• **READING PASSAGE**
Welcome to our second three-issue volume of Projections. As with the first issue of the previous volume, I would like to acknowledge everyone who served as a referee for Projections last year. A list of their names follows below. I would also like to emphasize my gratitude for the outstanding work that associate editors Tim Smith and Aaron Taylor have been doing to make the review and production processes seamless.
This issue features four original articles from scholars across a number of disciplines (and the world). We begin with an empirical study conducted by a collaboration of researchers at the Institute of Psychology at University of Tartu and the Baltic Film, Media, Arts, and Communication School at Tallinn University (both in Estonia). This article reports the results of an experiment designed to empirically test the question of whether particular film lighting techniques affect viewers’ empathic reactions.
Next, we have a pair of philosophically oriented articles. Francesco Sticchi explores parallels between the philosophy of Baruch Spinoza (1632–1677) and contemporary work on 4e cognition (that is, cognition that is embodied, embedded, extended, and enacted). Using Lynne Ramsay's You Were Never Really Here (2017) as a case study, Sticchi argues that “radical enactivism” is a particularly insightful approach to refining our understanding of the viewer's empathic engagement, an argument that offers a nice complement to the preceding empirical study.

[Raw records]
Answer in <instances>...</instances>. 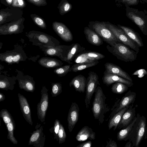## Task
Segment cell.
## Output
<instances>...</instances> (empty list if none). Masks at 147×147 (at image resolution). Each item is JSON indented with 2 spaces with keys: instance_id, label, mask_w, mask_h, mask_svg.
Masks as SVG:
<instances>
[{
  "instance_id": "cell-31",
  "label": "cell",
  "mask_w": 147,
  "mask_h": 147,
  "mask_svg": "<svg viewBox=\"0 0 147 147\" xmlns=\"http://www.w3.org/2000/svg\"><path fill=\"white\" fill-rule=\"evenodd\" d=\"M146 125L144 119H142L139 122L137 131L136 146H138L144 135Z\"/></svg>"
},
{
  "instance_id": "cell-13",
  "label": "cell",
  "mask_w": 147,
  "mask_h": 147,
  "mask_svg": "<svg viewBox=\"0 0 147 147\" xmlns=\"http://www.w3.org/2000/svg\"><path fill=\"white\" fill-rule=\"evenodd\" d=\"M16 71V77L20 88L27 92H33L35 89V83L33 78L28 75H24L22 72L18 70Z\"/></svg>"
},
{
  "instance_id": "cell-9",
  "label": "cell",
  "mask_w": 147,
  "mask_h": 147,
  "mask_svg": "<svg viewBox=\"0 0 147 147\" xmlns=\"http://www.w3.org/2000/svg\"><path fill=\"white\" fill-rule=\"evenodd\" d=\"M23 11L11 6L0 10V25L18 20L22 18Z\"/></svg>"
},
{
  "instance_id": "cell-3",
  "label": "cell",
  "mask_w": 147,
  "mask_h": 147,
  "mask_svg": "<svg viewBox=\"0 0 147 147\" xmlns=\"http://www.w3.org/2000/svg\"><path fill=\"white\" fill-rule=\"evenodd\" d=\"M26 35L33 45L40 44L56 46L60 45V42L56 38L40 31H31L26 33Z\"/></svg>"
},
{
  "instance_id": "cell-2",
  "label": "cell",
  "mask_w": 147,
  "mask_h": 147,
  "mask_svg": "<svg viewBox=\"0 0 147 147\" xmlns=\"http://www.w3.org/2000/svg\"><path fill=\"white\" fill-rule=\"evenodd\" d=\"M106 48L118 59L125 62L134 61L137 57V52L121 42H117L112 46L108 44Z\"/></svg>"
},
{
  "instance_id": "cell-12",
  "label": "cell",
  "mask_w": 147,
  "mask_h": 147,
  "mask_svg": "<svg viewBox=\"0 0 147 147\" xmlns=\"http://www.w3.org/2000/svg\"><path fill=\"white\" fill-rule=\"evenodd\" d=\"M45 56H56L64 61V59L69 45H60L56 46L37 45Z\"/></svg>"
},
{
  "instance_id": "cell-7",
  "label": "cell",
  "mask_w": 147,
  "mask_h": 147,
  "mask_svg": "<svg viewBox=\"0 0 147 147\" xmlns=\"http://www.w3.org/2000/svg\"><path fill=\"white\" fill-rule=\"evenodd\" d=\"M106 24L107 27L119 41L138 53V52L139 46L131 39L122 29L112 24Z\"/></svg>"
},
{
  "instance_id": "cell-11",
  "label": "cell",
  "mask_w": 147,
  "mask_h": 147,
  "mask_svg": "<svg viewBox=\"0 0 147 147\" xmlns=\"http://www.w3.org/2000/svg\"><path fill=\"white\" fill-rule=\"evenodd\" d=\"M48 91V90L46 87H42L41 91V99L37 105L38 117L42 122L45 121L47 111L49 107Z\"/></svg>"
},
{
  "instance_id": "cell-32",
  "label": "cell",
  "mask_w": 147,
  "mask_h": 147,
  "mask_svg": "<svg viewBox=\"0 0 147 147\" xmlns=\"http://www.w3.org/2000/svg\"><path fill=\"white\" fill-rule=\"evenodd\" d=\"M99 62L98 61L90 63H76L71 66V71L74 72H77L97 65Z\"/></svg>"
},
{
  "instance_id": "cell-24",
  "label": "cell",
  "mask_w": 147,
  "mask_h": 147,
  "mask_svg": "<svg viewBox=\"0 0 147 147\" xmlns=\"http://www.w3.org/2000/svg\"><path fill=\"white\" fill-rule=\"evenodd\" d=\"M84 32L87 40L91 44L96 46H100L103 44V40L101 37L91 29L85 27Z\"/></svg>"
},
{
  "instance_id": "cell-25",
  "label": "cell",
  "mask_w": 147,
  "mask_h": 147,
  "mask_svg": "<svg viewBox=\"0 0 147 147\" xmlns=\"http://www.w3.org/2000/svg\"><path fill=\"white\" fill-rule=\"evenodd\" d=\"M16 80V77H8L0 74V88L7 91L8 90H13Z\"/></svg>"
},
{
  "instance_id": "cell-42",
  "label": "cell",
  "mask_w": 147,
  "mask_h": 147,
  "mask_svg": "<svg viewBox=\"0 0 147 147\" xmlns=\"http://www.w3.org/2000/svg\"><path fill=\"white\" fill-rule=\"evenodd\" d=\"M67 137L66 133L62 125L60 123L59 131L58 138L59 144L64 142Z\"/></svg>"
},
{
  "instance_id": "cell-19",
  "label": "cell",
  "mask_w": 147,
  "mask_h": 147,
  "mask_svg": "<svg viewBox=\"0 0 147 147\" xmlns=\"http://www.w3.org/2000/svg\"><path fill=\"white\" fill-rule=\"evenodd\" d=\"M85 50V48L78 43H73L69 45L64 59V61L69 64H71L73 59L80 53Z\"/></svg>"
},
{
  "instance_id": "cell-27",
  "label": "cell",
  "mask_w": 147,
  "mask_h": 147,
  "mask_svg": "<svg viewBox=\"0 0 147 147\" xmlns=\"http://www.w3.org/2000/svg\"><path fill=\"white\" fill-rule=\"evenodd\" d=\"M117 25L125 32L131 39L136 42L139 47L143 46L144 44L142 39L138 33L129 27L120 25Z\"/></svg>"
},
{
  "instance_id": "cell-21",
  "label": "cell",
  "mask_w": 147,
  "mask_h": 147,
  "mask_svg": "<svg viewBox=\"0 0 147 147\" xmlns=\"http://www.w3.org/2000/svg\"><path fill=\"white\" fill-rule=\"evenodd\" d=\"M104 65L107 72L116 75L132 82V80L129 74L119 66L109 62L106 63Z\"/></svg>"
},
{
  "instance_id": "cell-5",
  "label": "cell",
  "mask_w": 147,
  "mask_h": 147,
  "mask_svg": "<svg viewBox=\"0 0 147 147\" xmlns=\"http://www.w3.org/2000/svg\"><path fill=\"white\" fill-rule=\"evenodd\" d=\"M126 16L138 26L144 35L147 36V16L144 13L127 6Z\"/></svg>"
},
{
  "instance_id": "cell-26",
  "label": "cell",
  "mask_w": 147,
  "mask_h": 147,
  "mask_svg": "<svg viewBox=\"0 0 147 147\" xmlns=\"http://www.w3.org/2000/svg\"><path fill=\"white\" fill-rule=\"evenodd\" d=\"M38 63L42 66L48 68H56L61 66L63 63L55 58L45 57L40 58Z\"/></svg>"
},
{
  "instance_id": "cell-33",
  "label": "cell",
  "mask_w": 147,
  "mask_h": 147,
  "mask_svg": "<svg viewBox=\"0 0 147 147\" xmlns=\"http://www.w3.org/2000/svg\"><path fill=\"white\" fill-rule=\"evenodd\" d=\"M8 131L7 139L14 144H17L18 141L14 136V131L15 128V124L14 120L5 124Z\"/></svg>"
},
{
  "instance_id": "cell-40",
  "label": "cell",
  "mask_w": 147,
  "mask_h": 147,
  "mask_svg": "<svg viewBox=\"0 0 147 147\" xmlns=\"http://www.w3.org/2000/svg\"><path fill=\"white\" fill-rule=\"evenodd\" d=\"M51 94L53 97H56L62 92L61 84L59 82L52 83Z\"/></svg>"
},
{
  "instance_id": "cell-1",
  "label": "cell",
  "mask_w": 147,
  "mask_h": 147,
  "mask_svg": "<svg viewBox=\"0 0 147 147\" xmlns=\"http://www.w3.org/2000/svg\"><path fill=\"white\" fill-rule=\"evenodd\" d=\"M95 93L92 111L94 119L98 120L99 124H101L104 121L105 114L109 111V109L105 103L106 97L101 88L98 86Z\"/></svg>"
},
{
  "instance_id": "cell-44",
  "label": "cell",
  "mask_w": 147,
  "mask_h": 147,
  "mask_svg": "<svg viewBox=\"0 0 147 147\" xmlns=\"http://www.w3.org/2000/svg\"><path fill=\"white\" fill-rule=\"evenodd\" d=\"M29 3L38 6H44L47 4V0H27Z\"/></svg>"
},
{
  "instance_id": "cell-20",
  "label": "cell",
  "mask_w": 147,
  "mask_h": 147,
  "mask_svg": "<svg viewBox=\"0 0 147 147\" xmlns=\"http://www.w3.org/2000/svg\"><path fill=\"white\" fill-rule=\"evenodd\" d=\"M102 80L103 83L107 86L116 82L124 83L128 86H131L133 84L132 82L116 75L108 73L105 71L104 72Z\"/></svg>"
},
{
  "instance_id": "cell-43",
  "label": "cell",
  "mask_w": 147,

• **TASKS FOR THIS EXERCISE**
1. According to the journal editorial, what question was the experiment in the empirical study designed to test?
2. Copy the journal editorial word for word, from "Next, we have" up to and including "preceding empirical study.".

• **EXPECTED ANSWERS**
1. Whether particular film lighting techniques affect viewers' empathic reactions.

2.
Next, we have a pair of philosophically oriented articles. Francesco Sticchi explores parallels between the philosophy of Baruch Spinoza (1632–1677) and contemporary work on 4e cognition (that is, cognition that is embodied, embedded, extended, and enacted). Using Lynne Ramsay's You Were Never Really Here (2017) as a case study, Sticchi argues that “radical enactivism” is a particularly insightful approach to refining our understanding of the viewer's empathic engagement, an argument that offers a nice complement to the preceding empirical study.